TREE GROWTH

Understanding how tree growth responds to climatic variables and other global change drivers is critical to understanding forest responses and feedbacks to climate change. We study tree growth using a combination of tree-ring records, dendrometer bands, automated dendrometers, and census data.

Recent highlights:

• Dow et al. 2022 Nature

• Anderson-Teixeira et al. 2021 Global Change Biology

• McGregor et al. 2020 New Phytologist

TREE MORTALITY

Understanding the drivers and consequences of tree mortality is critical to understanding forest responses and feedbacks to climate change. We have conducted detailed tree mortality surveys in the SCBI forest dynamic plot since 2014. Protocols, data and analysis for years 2014-2015 censuses are published in Gonzalez et al. 2016. Since 2016, we started to closely monitoring all Fraxinus species in order to capture dynamics of the emerald ash borer (EAB) infestation which has decimated populations of the species in the northeast United States.

The most recent surveys are available in our Github repository. We encourage and welcome inquiries about potential collaboration.

Recent highlights:

• Kim et al. in press MEE

• Anderson-Teixeira et al 2021 Ecosystems.

FOREST CARBON DYNAMICS

We have developed and maintain the Global Forest Carbon database (ForC), the largest and most comprehensive global database of forest carbon stocks and annual fluxes. This open-access database currently contains almost 40,000 records from >10,000 forest research plots spanning all forested biogeographic and climate zones. ForC is valuable for both basic research and for informing forest-based climate change mitigation efforts.

Recent highlights:

• Rozendaal et al. 2022, Environmental Research Letters

• Anderson-Teixeira et al. 2021, Environmental Research Letters

• Banbury Morgan et al. 2021, Global Change Biology

• Cook-Patton et al. 2020, Nature

• Goldstein et al. 2020, Nature Climate Change

HYDRAULIC TRAITS AND FOREST ECOSYSTEMS FUNCTION

Hydraulic traits of trees can predict photosynthetic productivity, water use, and drought response, thereby providing a mechanism to better understand ecosystem hydraulic function and productivity of diverse forest communities. In collaboration with Lawren Sack (UCLA) and others, we are measuring a broad suite of relatively easily measurable hydraulic traits across many species in diverse tropical forests of Panama and Malaysia and using the data to better understand the functioning of these ecosystems.

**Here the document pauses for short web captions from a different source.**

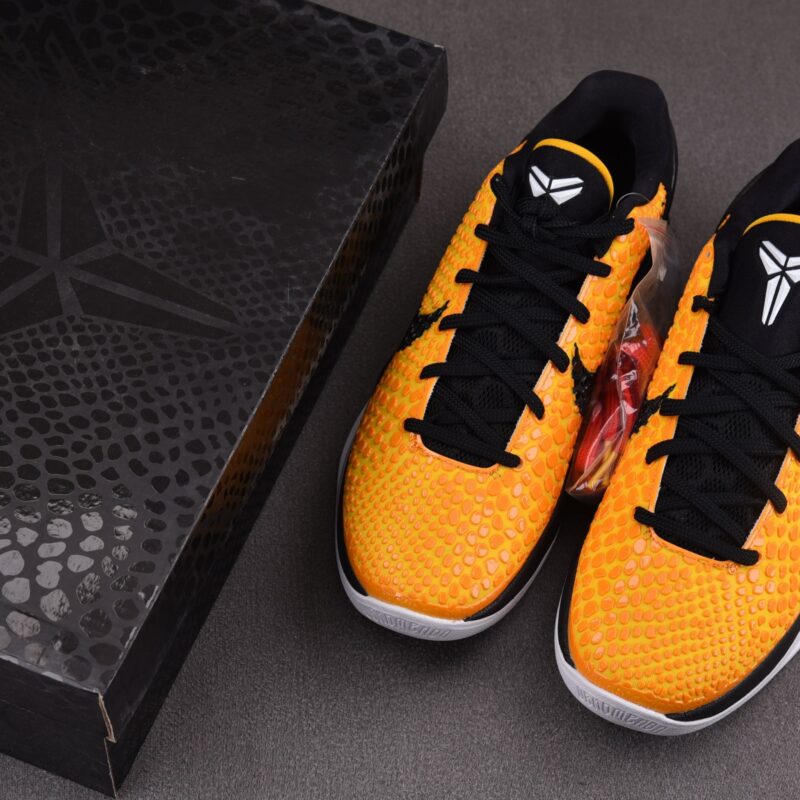 (BEST) Nike Zoom Kobe 6 'LIGHTBULB'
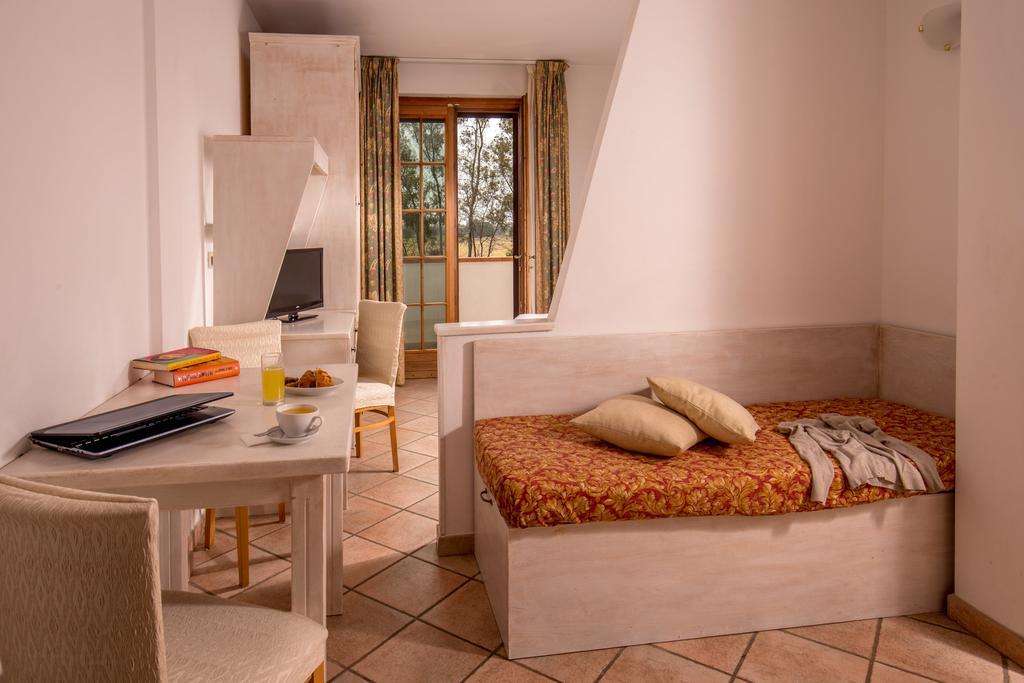 Tris Hotel Orbetello Oda fotoğraf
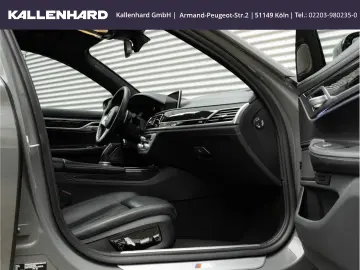 745 e M Sport Lim Laserlicht H K-DRIV.ASSIS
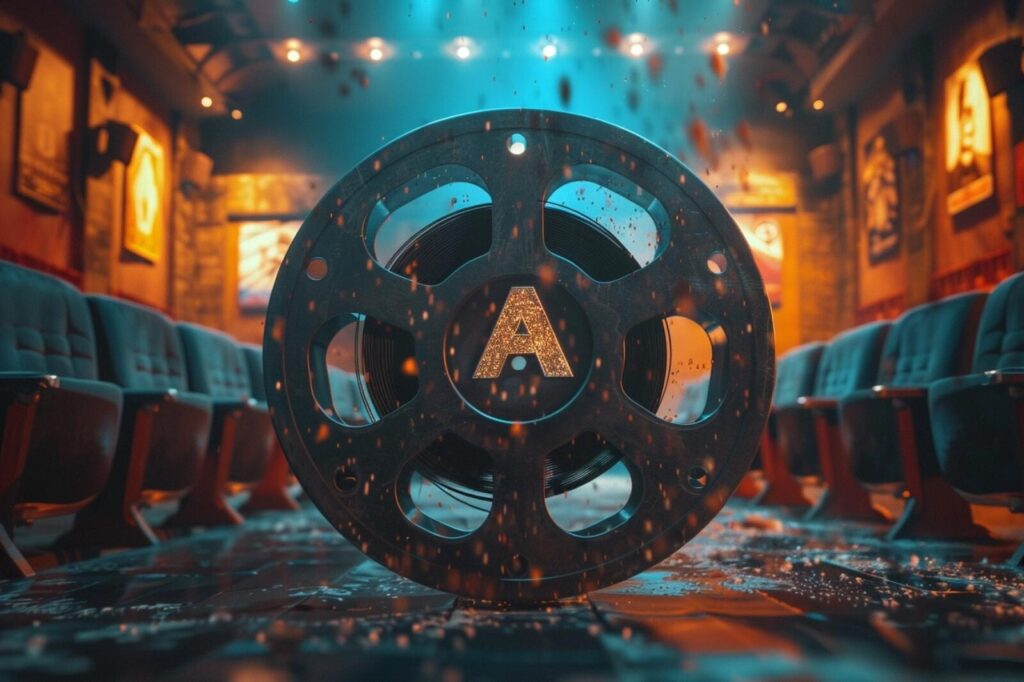 Film en A : Les films oubliés en  A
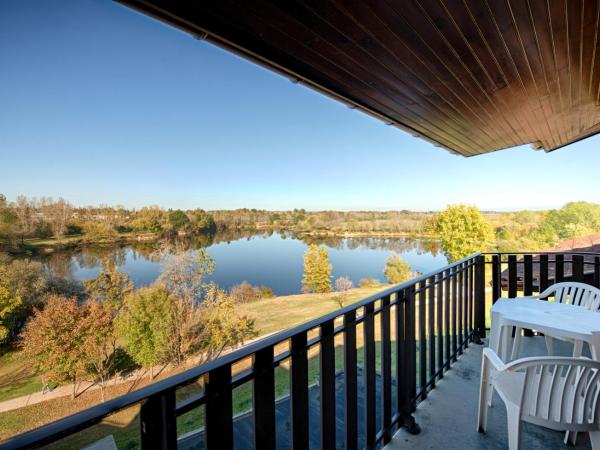 Résidence Espace Thermal : photo 1 de la chambre chambre double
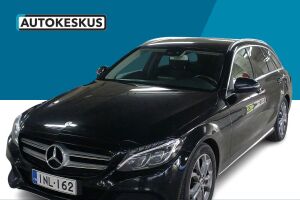 Mercedes-Benz C esikatselu 0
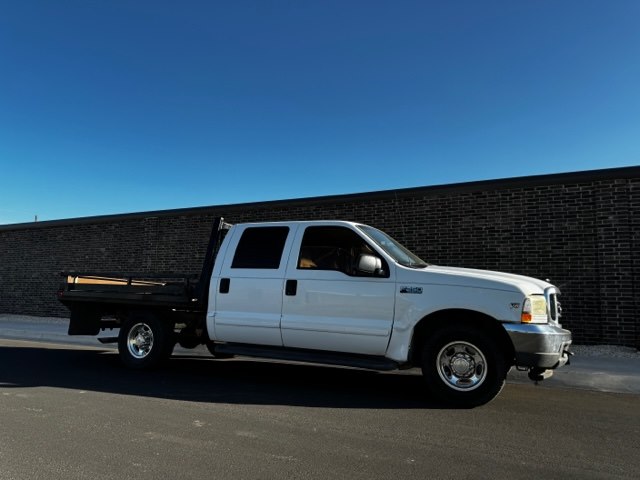 FORD F250 2002 FORD F250 1FTNW20L32EB32069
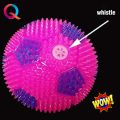 Lightning - Pu pu - musical Ball Toy - 1piece. 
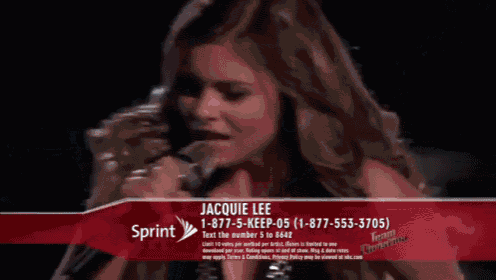 Love Is Blindness GIF - The Voice Nbc Sprint GIFs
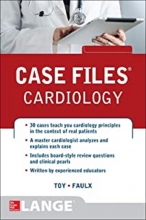کیس فایلز کاردیولوژی Case Files Cardiology 1st Edition2015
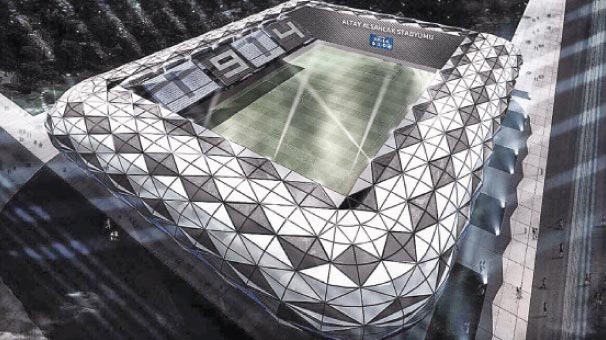 Alsancak Stadı’nda Mutlu Son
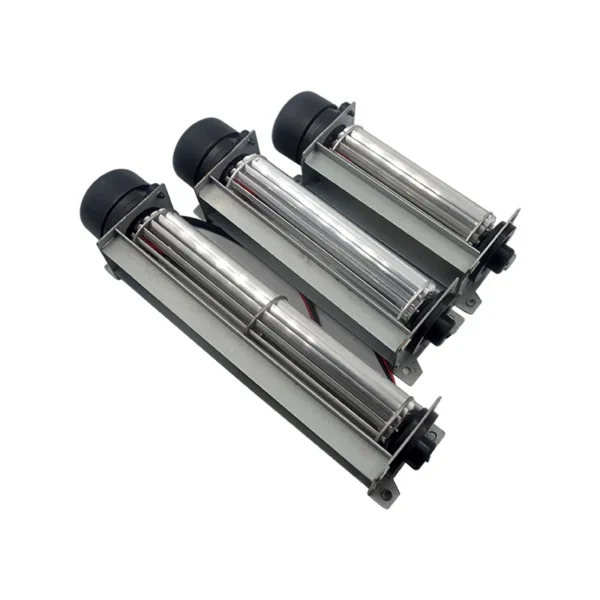 Cross Flow Fan, 25X70MM, 25mm, 12v, Aluminium
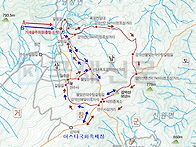 거창 감악산 꽃&별여행 /..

Forest, fire, and climate change

Climate change is impacting both the frequency and severity of forest fires and post-fire forest recovery patterns. The Klamath region of Oregon and California is one area of particular concern. There, high-biomass conifer forests are relatively resistant to fire—except under periods of drought. When these forests burn, they are replaced by a mix of shrubs and hardwoods that burns much more easily, and it takes at least a couple decades for conifers to re-establish and become relatively fire resistant. Anticipated increases in aridity in this region are likely to lead to more frequent and severe fires and reduced rates of conifer regeneration. This NSF-funded project evaluated the potential for critical shifts from forest to non-forest in the Klamath region and worked with US Forest Service partners to identify forest management strategies in the face of climate change. For more information, see the Klamath Project website.

VALUING FORESTS FOR CLIMATE PROTECTION

The Earth's climate is strongly regulated by forests; clearing just 100 square feet of forest has roughly the same effect on climate as driving across the continental US. There is growing recognition of forest protection as an effective strategy for climate change mitigation, and designing effective climate mitigation policies requires accurate quantification of the climate services of terrestrial ecosystems. We are currently building an interactive online tool for calculating the climate regulation values of terrestrial ecosystems. It combines global maps of climatically significant ecosystem properties (e.g., biomass, soil carbon, net radiation, evapotranspiration) with Dr. Anderson-Teixeira's recently developed framework for quantifying the climate-regulating value of ecosystems to provide location-specific estimates of ecosystem climate regulation services.